─── Excerpted passage ───
I agree with Jessica. Women encounter so many difficulties in life - and men could care less. Without heroes like Lydia Lunch, PJ Harvey, Courtney Love, Kat Bjelland, Kim Deal and many, many others, we would all be dying of anorexia and loaded on prescription drugs. Even if we choose to do so, anyway, well - at least we choose to do so of our own accord, and other options ARE available to us if we just reach out and TAKE them.

over 9 years ago

Lydia Lunch's books, music, and spoken word has impressed me since age 16, my first encounter with her work was her album "Queen of Siam" in which I fell in love with, quoting my favorite song "Gloomy Sunday" wherever quotes should be spoken. My next experience with her work was when I found a tape for sale on a sidewalk in San Fran, Oral Fixation. This is by far my favorite Lydia style as she has many. Her uncensored words, how fluent and real they were...I used to listen to it on my walkman as I went to sleep, her words rang so true, I wanted them in my dreams. She showed me women are fierce, women are edgy, and women are a force for all to recognize. This launched me into the world of girl punk and metal, also liberal politics, and most of all, I became my own version of the viciously flawed woman that spat those deliciously real words in Oral Fixation. To me, Lydia Lunch's work is a break through in music, art, literature, and spoken word and has inspired me to be who I am today. A fucking bitch.
───
Required actions:
1. Duplicate the stretch of the comments about Lydia Lunch from "I agree with" through "and TAKE them.".
2. Answer these questions from the comments about Lydia Lunch.
(a) Whom does the first comment say it agrees with?
(b) What was the second commenter's first encounter with Lydia Lunch's work?
(c) Where did the second commenter find the Oral Fixation tape for sale?
─── Dataset extract ───
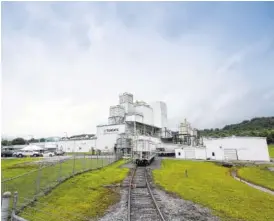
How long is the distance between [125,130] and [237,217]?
45.5 meters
───
Responses:
1.
I agree with Jessica. Women encounter so many difficulties in life - and men could care less. Without heroes like Lydia Lunch, PJ Harvey, Courtney Love, Kat Bjelland, Kim Deal and many, many others, we would all be dying of anorexia and loaded on prescription drugs. Even if we choose to do so, anyway, well - at least we choose to do so of our own accord, and other options ARE available to us if we just reach out and TAKE them.

2.
(a) Jessica.
(b) The album "Queen of Siam."
(c) On a sidewalk in San Fran.